Une loi fixant l'âge minimum du mariage pour les femmes à 17 ans, contestée par les islamistes et les conservateurs, suscite la controverse au Yémen, où des manifestations pour ou contre se succèdent alors que le Parlement risque de la vider de toute substance.

Plusieurs centaines de femmes ont manifesté mardi devant le Parlement à Sanaa pour soutenir la loi imposant un âge minimum pour le mariage des filles, votée l'an dernier mais que le Parlement est appelé à réexaminer.

Le mariage des petites filles est courant au Yémen, un pays à forte structure tribale, le plus pauvre de la péninsule arabique.

Le rassemblement était organisé à l'initiative de l'Union générale des femmes yéménites, proche du pouvoir, et d'autres organisations féminines, en riposte à une manifestation de milliers de femmes dimanche à l'appel des islamistes et des conservateurs contre cette loi.

Parmi les manifestantes mardi figurait Nojoud Mohammad Ali, la fillette de 10 ans qui avait obtenu le divorce il y a deux ans après avoir été mariée de force à huit ans, et dont l'histoire a fait le tour du monde et l'objet d'un livre.

«Je suis ici pour demander au Parlement de ne pas toucher à la loi qui fixe l'âge du mariage à 17 ans», a déclaré à la presse la fillette. Elle avait obtenu le divorce après avoir porté plainte auprès d'un tribunal contre son père qui l'avait forcée à se marier à un homme de 20 ans son aîné.

Mais à la délégation venue lui présenter une pétition signée par un million de Yéménites, hommes et femmes, soutenant la loi, le président du Parlement, Yehya al-Rahi, a tenu des propos ambigus.

«Nous allons maintenir l'article fixant l'âge du mariage mais annuler les peines de prison et les amendes qui étaient prévues pour ceux qui ne la respectent pas», a-t-il dit.
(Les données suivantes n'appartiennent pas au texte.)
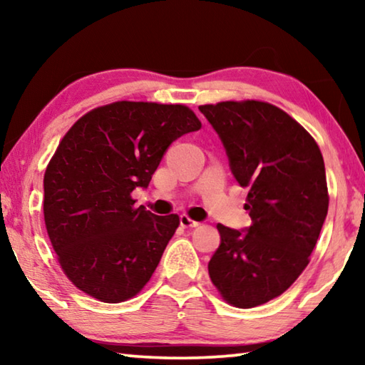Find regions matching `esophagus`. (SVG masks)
I'll return each mask as SVG.
<instances>
[{
    "label": "esophagus",
    "mask_w": 365,
    "mask_h": 365,
    "mask_svg": "<svg viewBox=\"0 0 365 365\" xmlns=\"http://www.w3.org/2000/svg\"><path fill=\"white\" fill-rule=\"evenodd\" d=\"M180 225H182L183 228H191V227H197V222L191 219L190 215L182 214V215H180Z\"/></svg>",
    "instance_id": "1"
}]
</instances>
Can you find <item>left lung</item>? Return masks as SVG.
<instances>
[{
	"label": "left lung",
	"instance_id": "left-lung-1",
	"mask_svg": "<svg viewBox=\"0 0 365 365\" xmlns=\"http://www.w3.org/2000/svg\"><path fill=\"white\" fill-rule=\"evenodd\" d=\"M225 146L232 174L250 190L246 232L217 224L220 246L209 277L222 299L261 306L307 267L329 211L325 165L316 140L285 110L245 100L202 104Z\"/></svg>",
	"mask_w": 365,
	"mask_h": 365
}]
</instances>
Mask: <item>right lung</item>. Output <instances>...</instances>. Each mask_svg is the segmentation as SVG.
Instances as JSON below:
<instances>
[{"label":"right lung","mask_w":365,"mask_h":365,"mask_svg":"<svg viewBox=\"0 0 365 365\" xmlns=\"http://www.w3.org/2000/svg\"><path fill=\"white\" fill-rule=\"evenodd\" d=\"M201 128L183 104L115 101L80 117L43 178L45 225L58 262L80 292L103 302L137 296L174 237L177 214L135 206L172 141Z\"/></svg>","instance_id":"obj_1"}]
</instances>
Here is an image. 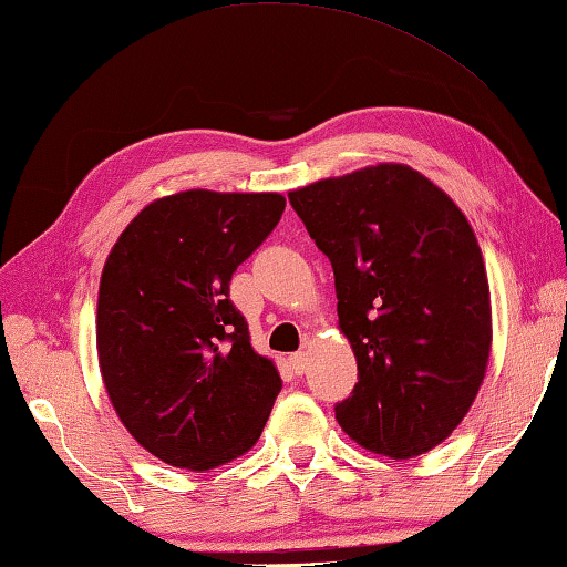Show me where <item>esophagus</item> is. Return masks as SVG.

Une telle initiative viderait la loi de toute sa substance.

Le président du Parlement a entendu auparavant deux plaidoyers en faveur du texte.

Ramzia al-Iriyani, la présidente de l'Union des femmes, a longuement défendu cette législation, regrettant «la tempête politique» qu'elle a soulevée, et a mis les députés devant leur responsabilité, celle de la maintenir.

Mais c'est surtout Nafissa al-Jaïfi, une femme médecin qui préside le Conseil suprême de la femme et de l'enfance, un organisme d'État, qui a plaidé en sa faveur.

«Nous ne parlons pas du mariage des adolescents mais de celui des enfants», a déclaré cette pédiatre, affirmant avoir relevé à travers sa pratique quotidienne de la médecine que les mariages des enfants provoquent entre autres une forte mortalité lors des premiers accouchements, l'interruption de la scolarité des jeunes mariées, un fort taux l'analphabétisme chez celles-ci.

La loi, qui fixe à 17 ans l'âge du mariage pour les filles et à 18 ans pour les garçons, a été votée l'an dernier. Mais des députés de plusieurs tendances politiques avaient demandé au président du Parlement de la réexaminer, ce qui empêche sa promulgation.

En fait, ce sont les islamistes et les conservateurs qui s'y opposent.

Avant d'organiser dimanche une manifestation monstre devant le Parlement, l'association des oulémas du Yémen, que préside le très conservateur cheikh Abdel Majid Zindani, a publié la semaine dernière un communiqué contre la loi.

«Fixer l'âge du mariage est un acte qui contredit les préceptes religieux», proclame ce brûlot qui affirme que les docteurs de la foi musulmans sont unanimes sur la question.

Autre argument des islamistes: le prophète Mahomet s'est marié avec Aïcha alors qu'elle n'avait que neuf ans.